- **Task details**: Continue the forum thread about motorcycle routes from Angeles City through Baguio, Vigan and Baler from the point where the text stops.

- **Source**:
I suggest Angeles City to Pozorubio Exit via TPLEX. Up Kennon Road to Baguio. Many tourist sites in Baguio, many girlie bars. Down Naguilian road to Bauang. Many Beach Resorts. Expat Bars in Bauang are Footlights (doghouse 3-6 Fridays) & Geckos (doghouse 3-6 Wednesday). Villa Estrada has a model show every night 10pm. San Fernando, "many" girlie bars in the Junction (upper & lower Junction areas). Visit Thunderbird Resort and The new Baywalk on PoroPoint. San Juan,la Union, Surfing, visit Kahuna Beach Resort. Ride from San Juan to Vigan (not to much to see). Vigan, Tourist Spots, Vigan to Laoag, Electric generating windmills, Laoag to Pagudpud,definately visit Saud Beach Resort (one of the best kept secrets in the PI), Hannah's Beach resort is worth a look see. Pagudpud to Taguegarao, not to much to see but in Taguegarao, see the Callo Cave. It was featured on the TV show Survivor. Taguegarao to Baler. Not to much to see until you arrive at the coast. It's absolutely awesome. The coastal road has 2 drainage dips with no warning so be cautious for those. Baler, visit the Baywalk and the market. There are some girlie Bars as well. From Baler back to AC is not much to see. I've been on many of the northern routes on a Motorcycle. A good tool to use is Google Maps and switch to Sattelite view and zoom in on the routes & road to get an idea what's ahead. Also using TripAdvisor "to do" in each location will help you decide what to see.


----------



## mogo51 (Jun 11, 2011)

Thanks for this information, much appreciated. I live in Bauang so know the bars etc you refer to.
Ihave been all the way to Lauag by bus, but on another post, it was suggested that the road to Isabella is very dangerous???
I am not really into going on shonky roads.
I was tending to to go Vigan and return down the coast thru Daguapan and down thru Zimbales? Have you done that also? Thaniks again for taking the time.


----------



## Hey_Joe (Sep 13, 2016)

mogo51 said:


> Thanks for this information, much appreciated. I live in Bauang so know the bars etc you refer to.

- **Available data**:
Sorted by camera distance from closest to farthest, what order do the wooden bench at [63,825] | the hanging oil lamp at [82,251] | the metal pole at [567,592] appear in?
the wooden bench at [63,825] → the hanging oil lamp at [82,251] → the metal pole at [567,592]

- **Result of this task**:
> Ihave been all the way to Lauag by bus, but on another post, it was suggested that the road to Isabella is very dangerous???
> I am not really into going on shonky roads.
> I was tending to to go Vigan and return down the coast thru Daguapan and down thru Zimbales? Have you done that also? Thaniks again for taking the time.


Concerning road to Isabella is very dangerous??? Dangerous as in "a Threat from another" or The "road" dangerous? Dangerous is crossing the Highway especially at night in Paringao (Bauang). I'm sure you are aware of The Expats who were killed crossing that road over the years, I think Cowboy (Australian) was the most recent one.

For me, I never felt any danger. The area about an hour after Pagudpud to Santiago City is flat and wide open and fast traveling vehicles. Depart each leg of the trip in the morning and stop your travels a few hours before dark. So far the only place in The PI I won't go is south of Surigao City. (I like having my head attached to my body)  

Yes, I've traveled Bauang to Dagupan (girlie bars) good seafood restaurants, up to Bolinao and down the west coast. Long ride, not much to see. Bolinao has some sites, Alaminos has 100 Islands. Welcome to City of Alaminos Pangasinan - Philippines


----------



## Gary D (Oct 28, 2013)

We went to Vigan via 100 islands last year. I liked 100 islands and if we go back will have to find a better hotel next time.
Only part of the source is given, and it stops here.